With Daniella and her jeans as inspiration, I conquered my belly with a massive starvation campaign on a scale I had never before attempted: an 800-calorie-a-day diet. For two months, I subsisted on dehydrated soup, instant hot cereal, diet sodas, and frozen fruit bars. At one point, I missed the sensation of chewing food so much that I cried, and then brightened when I realized the tears might help shed some water weight. People said, "You look great!" and I think they meant it, even though I resembled a flayed figure from a page in "Gray's Anatomy." But through all the compliments, I knew the truth. Even though it seemed that I had vanquished my gut, the victory couldn't last.

I staved it off for about a year, during which time I wore low-rise jeans just like everyone and her mother. But sure enough, my gut returned: rested, ready but untanned. As soon as I saw it again, I was angry. I forced it into the low-rises, yanking at my shirt hems so they would be long enough to cover it. When I removed the jeans at night, the button and zipper left a red imprint, as if my gut had been branded at a ranch whose symbol was a wavy lowercase "I." Eventually I replaced my starvation-size jeans with larger ones.

That didn't mean I couldn't feel the casual denims pressing against my flesh as I sat in the audience at the fashion show. Staring up at Daniella's nubile form, I wondered how many calories she was burning by holding her large golden trophy. Then she turned to exit the stage, and the lights glinted off her obliques. And along with the awe and hate her abdomen inspired, I had another feeling: exhaustion. The sight of Daniella, in the flesh, made it clear. My war with my gut was a quagmire. In the long run, I could never win. It was simple genetics. Daniella would always look 12 years old. I would always look three months pregnant.
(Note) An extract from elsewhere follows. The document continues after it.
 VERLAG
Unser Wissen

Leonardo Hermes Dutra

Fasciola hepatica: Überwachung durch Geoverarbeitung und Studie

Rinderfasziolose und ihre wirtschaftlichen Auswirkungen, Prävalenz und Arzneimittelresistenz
Then Daniella was gone, replaced on the runway by models whose bodies echoed hers. As I watched them, I wished I had a friend with me, someone I could commiserate with about how women are supposed to look, and how impossible that standard is to achieve. And an image formed in my head of my gut and me as pals. It was a hyper-colored MTV-video-style fantasy: the two of us running through a lollipop forest, white chocolate doves flying through the air, cherry blossoms falling from the sky. In this vision, my gut was not a despot, but a Friar Tuck. Together we would fight the too rich and too thin! Or maybe just protect my reproductive organs, as my mother had suggested years ago.

But when the lights went on and I stood up to leave the show, I did what I always do -- sucked my gut in hard.